Making sure that AI is accessible around the world is one important challenge. There is already a lot of resources around the web to learn machine learning for free. However, understanding machine learning concepts car be hard for someone that wants to get started. This is even harder for a nonnative English speaker that have to deal with the language barriers and the theory behind machine learning. This is the reason why I decided to create a full tutorial series of more than 20 vidéos for French students that want to get involved in this domain. I used the alpha version fo Tensorflow 2.0 to teach the course and to make it so that all people that follow my course can be ready to use the library once the official 2.0 version came out.
What it does
The course is designed for anyone that wants to learn machine learning and practice with projects. The courses are designed for beginners with a particular focus on practics. All the code is available on my Github and linked into the description of each video.
The series is split into 5 weeks:
- How does a perceptron work?
- Gradient descent
- Neural network
- How to code a simple neural network
- Data normalization
- The error function
- Train, Test, Validation set
- Which activation function should I use?

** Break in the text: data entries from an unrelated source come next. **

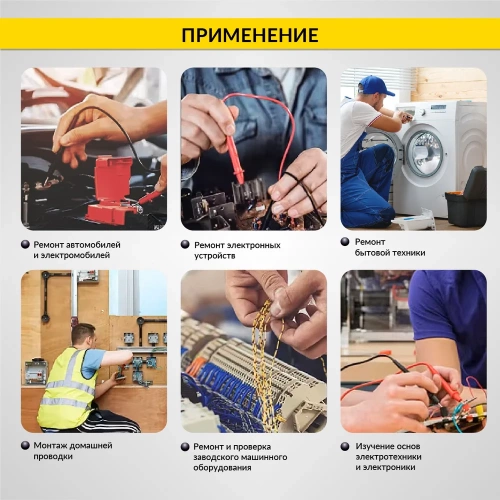 ПРИМЕНЕНИЕ

Ремонт автомобилей и электромобилей

Ремонт электронных устройств

Ремонт бытовой техники

Монтаж домашней проводки

Ремонт и проверка заводского машинного оборудования

Изучение основ электротехники и электроники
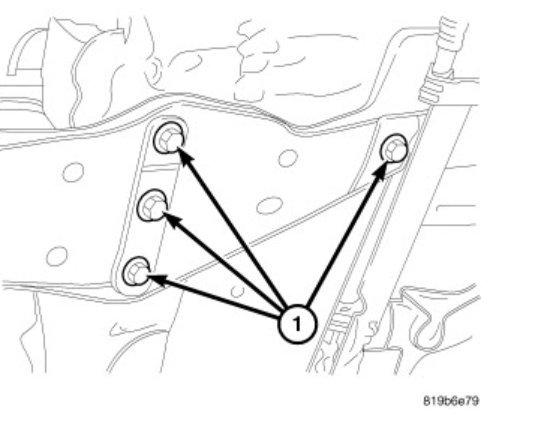 1

819b6e79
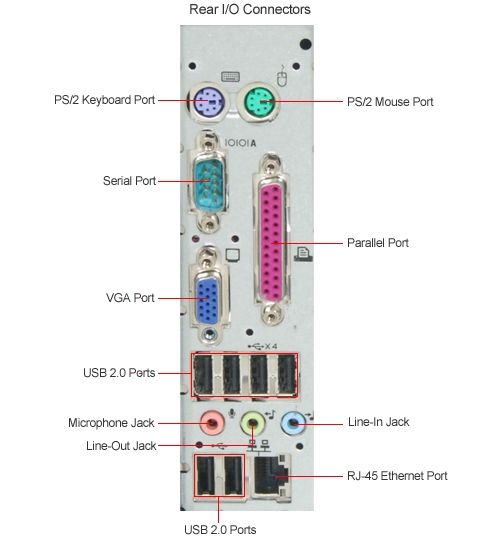 Rear I/O Connectors

PS/2 Keyboard Port

PS/2 Mouse Port

IOIOIA

Serial Port

Parallel Port

VGA Port

X 4

USB 2.0 Ports

Microphone Jack

Line-In Jack

Line-Out Jack

RJ-45 Ethernet Port

USB 2.0 Ports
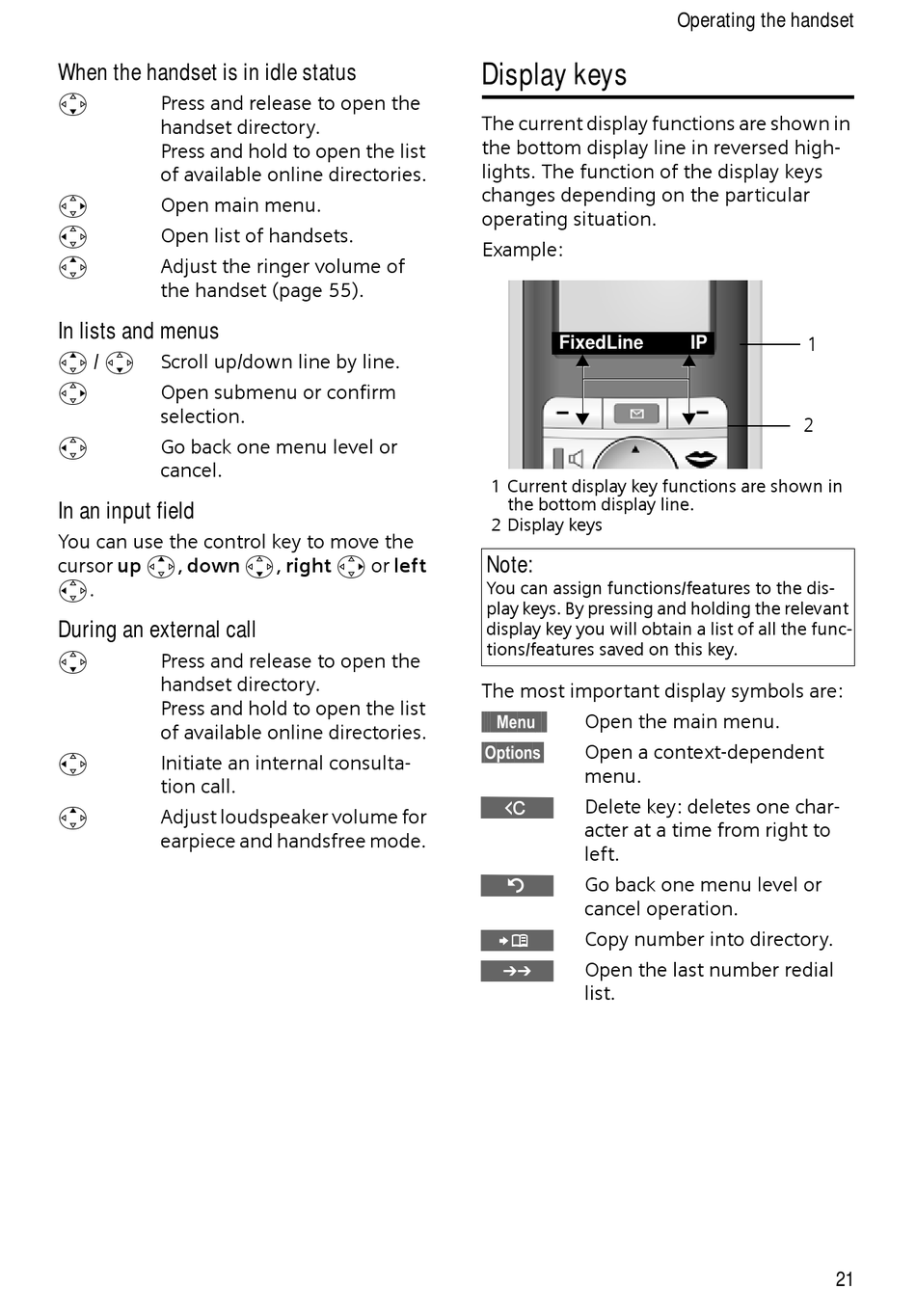 Operating the handset

When the handset is in idle status

Press and release to open the handset directory.
Press and hold to open the list of available online directories.

Open main menu.

Open list of handsets.

Adjust the ringer volume of the handset (page 55).

In lists and menus

/ Scroll up/down line by line.

Open submenu or confirm selection.

Go back one menu level or cancel.

In an input field

You can use the control key to move the cursor **up**, **down**, **right** or **left**.

During an external call

Press and release to open the handset directory.
Press and hold to open the list of available online directories.

Initiate an internal consultation call.

Adjust loudspeaker volume for earpiece and handsfree mode.

Display keys

The current display functions are shown in the bottom display line in reversed highlights. The function of the display keys changes depending on the particular operating situation.

Example:

FixedLine IP

1

2

1 Current display key functions are shown in the bottom display line.
2 Display keys

Note:
You can assign functions/features to the display keys. By pressing and holding the relevant display key you will obtain a list of all the functions/features saved on this key.

The most important display symbols are:

Menu Open the main menu.

Options Open a context-dependent menu.

<C Delete key: deletes one character at a time from right to left.

Go back one menu level or cancel operation.

Copy number into directory.

Open the last number redial list.

21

- How to use and save a model?
- Eager mode vs Graph mode
- How to train a model with tf.Gradient
- Subclassing API
- Customize Layers
Week 4 (Project 1):
- Recognize drawings
- Handle data with tf.data
- How to create a convolutional neural network
Week 5 (Project 2):
- How to generate Victor Hugo's poetries
- Sequential batches
- One hot encoding
- How to code a recurrent neural network
- How to generate random poetries
How I built it
Just after the first release of Tf2 (tf-nightly-2.0-preview) I used Jupyter notebook to first prepare all the projects and to experiment with the main features of Tensorflow 2.0. Once I got a sense of what's new in Tensorflow I started to prepare the slides of the classes. Once everything has been set up I have recorded the videos. The videos are either theoretical or practical.
Challenges I ran into
During the creation process of the course, I tried to make sure that everything I did can be followed by most of the student with basic knowledge in programming and python as a requirement. What helped me to bring a full course is the other videos that I have on my Youtube channel where I talk about AI. Thus, I used as complementary resources my other videos in the projects I made in the course.
Accomplishments that I'm proud of
Until know the course have been viewed more than 10k times in less than 2 months, which is a lot for a French course in Machine learning. I also have a lot of good feedback and I have the feeling that this course has an impact to help a lot of French students to get started in AI and with Tensorflow 2.0 for free.
What's next for Tensorflow 2.0 course (French)
The course is now finished, but my Youtube channel is not. I created this youtube channel more than 1 year ago and I am determined to continue creating French videos to educate and make AI more accessible to viewers. As of now, all courses have accumulated more than 350,000 views.